I found myself wishing for a few code snippets here. It would be interesting. A lot of time code that handles "connection refused" or fast failures doesn't handle network slowness well. I've seen outages from "best effort" services (and the best-effort-ness worked when the services were hard down) because all of a sudden calls that were taking 50 ms were not failing but all taking 1500+ ms. Best effort but no client enforced SLAs that were low enough to matter.
Load shedding never kicked in, so things had to be shutdown for a bit and then restarted.
Seems their normal operating state might be what is called "meta-stable" - dynamically stable at a high thru-put (edited) unless/until a brief glitch bumps the system into the low work being finished state which is also stable.
thundering herd and accidental synchronization for the win
I am sad to say, I find issues like this any time I look at retry logic written by anyone I have not interacted with previously on the topic. It is shockingly common even in companies where networking is their bread and butter.

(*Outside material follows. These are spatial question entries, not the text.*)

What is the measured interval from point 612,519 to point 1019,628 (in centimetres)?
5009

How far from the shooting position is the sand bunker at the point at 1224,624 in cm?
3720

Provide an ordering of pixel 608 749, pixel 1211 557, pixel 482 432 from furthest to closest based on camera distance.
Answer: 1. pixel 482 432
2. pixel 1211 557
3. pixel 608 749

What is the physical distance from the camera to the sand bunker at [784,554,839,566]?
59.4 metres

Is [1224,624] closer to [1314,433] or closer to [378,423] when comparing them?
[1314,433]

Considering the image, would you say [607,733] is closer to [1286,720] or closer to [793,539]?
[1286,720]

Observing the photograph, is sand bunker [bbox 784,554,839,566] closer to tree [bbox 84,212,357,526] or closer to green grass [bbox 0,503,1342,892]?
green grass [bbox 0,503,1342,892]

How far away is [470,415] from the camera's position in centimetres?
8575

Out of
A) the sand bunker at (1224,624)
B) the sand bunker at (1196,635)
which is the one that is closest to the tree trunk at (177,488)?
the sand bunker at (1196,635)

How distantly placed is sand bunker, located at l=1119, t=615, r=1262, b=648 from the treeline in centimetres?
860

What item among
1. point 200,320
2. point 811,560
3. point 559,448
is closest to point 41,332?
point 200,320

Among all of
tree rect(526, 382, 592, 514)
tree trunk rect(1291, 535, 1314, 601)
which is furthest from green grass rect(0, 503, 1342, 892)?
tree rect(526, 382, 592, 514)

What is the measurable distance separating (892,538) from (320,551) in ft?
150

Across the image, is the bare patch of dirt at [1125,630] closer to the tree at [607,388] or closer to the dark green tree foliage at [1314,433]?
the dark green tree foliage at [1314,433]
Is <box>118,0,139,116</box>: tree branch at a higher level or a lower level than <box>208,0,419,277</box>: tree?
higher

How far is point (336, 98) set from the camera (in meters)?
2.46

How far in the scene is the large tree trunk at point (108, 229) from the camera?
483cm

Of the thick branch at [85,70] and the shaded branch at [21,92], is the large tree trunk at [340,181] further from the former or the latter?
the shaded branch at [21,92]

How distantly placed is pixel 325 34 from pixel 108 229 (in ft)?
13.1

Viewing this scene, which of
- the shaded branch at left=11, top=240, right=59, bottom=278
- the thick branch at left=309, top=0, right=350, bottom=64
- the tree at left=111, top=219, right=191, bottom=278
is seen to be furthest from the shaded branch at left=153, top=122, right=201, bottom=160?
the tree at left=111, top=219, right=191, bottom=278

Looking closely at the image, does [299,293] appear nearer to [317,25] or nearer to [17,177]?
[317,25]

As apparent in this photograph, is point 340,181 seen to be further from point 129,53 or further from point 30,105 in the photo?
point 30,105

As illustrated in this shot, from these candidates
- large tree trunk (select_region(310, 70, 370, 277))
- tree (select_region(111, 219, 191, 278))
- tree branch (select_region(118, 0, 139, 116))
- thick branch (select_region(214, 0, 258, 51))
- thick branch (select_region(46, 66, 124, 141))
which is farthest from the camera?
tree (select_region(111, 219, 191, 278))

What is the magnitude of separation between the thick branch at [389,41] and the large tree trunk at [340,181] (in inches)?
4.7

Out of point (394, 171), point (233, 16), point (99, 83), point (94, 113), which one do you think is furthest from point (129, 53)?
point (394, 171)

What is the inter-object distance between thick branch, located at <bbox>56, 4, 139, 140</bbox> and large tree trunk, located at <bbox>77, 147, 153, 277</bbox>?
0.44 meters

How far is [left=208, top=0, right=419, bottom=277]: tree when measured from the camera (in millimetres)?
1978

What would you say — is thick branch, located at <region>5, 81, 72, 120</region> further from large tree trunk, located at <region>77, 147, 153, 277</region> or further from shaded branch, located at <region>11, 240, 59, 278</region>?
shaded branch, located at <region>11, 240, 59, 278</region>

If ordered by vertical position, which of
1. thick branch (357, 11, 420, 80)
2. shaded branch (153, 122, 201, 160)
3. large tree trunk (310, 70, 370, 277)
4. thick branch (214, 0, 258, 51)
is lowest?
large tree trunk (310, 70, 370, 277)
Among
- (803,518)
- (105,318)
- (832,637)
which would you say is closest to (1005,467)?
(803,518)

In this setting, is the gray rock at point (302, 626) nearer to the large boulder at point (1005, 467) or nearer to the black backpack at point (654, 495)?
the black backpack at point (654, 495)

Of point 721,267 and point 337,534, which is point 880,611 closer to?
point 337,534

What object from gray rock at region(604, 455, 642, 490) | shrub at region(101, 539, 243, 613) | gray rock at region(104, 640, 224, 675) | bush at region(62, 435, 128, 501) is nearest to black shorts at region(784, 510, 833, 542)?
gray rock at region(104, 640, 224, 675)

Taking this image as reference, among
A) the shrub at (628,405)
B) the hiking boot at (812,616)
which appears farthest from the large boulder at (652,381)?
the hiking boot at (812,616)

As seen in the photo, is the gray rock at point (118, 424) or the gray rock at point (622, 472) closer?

> It absolutely is difficult. A challenge I have seen is when retries are stacked and callers time out subprocesses that are doing retries.
This is also a general problem with (presumed stateless) concurrent/distributed systems which irked me working on such a system and still haven’t found meaningful resources for which aren’t extremely platform/stack/implementation specific:
A concurrent system has some global/network-wide/partitioned-subset-wide error or backoff condition. If that system is actually stateless and receives push work, communicating that state to them either means pushing the state management back to a less concurrent orchestrator to reprioritize (introducing a huge bottleneck/single or fragile point of failure) or accepting a lot of failed work will be processed in pathological ways.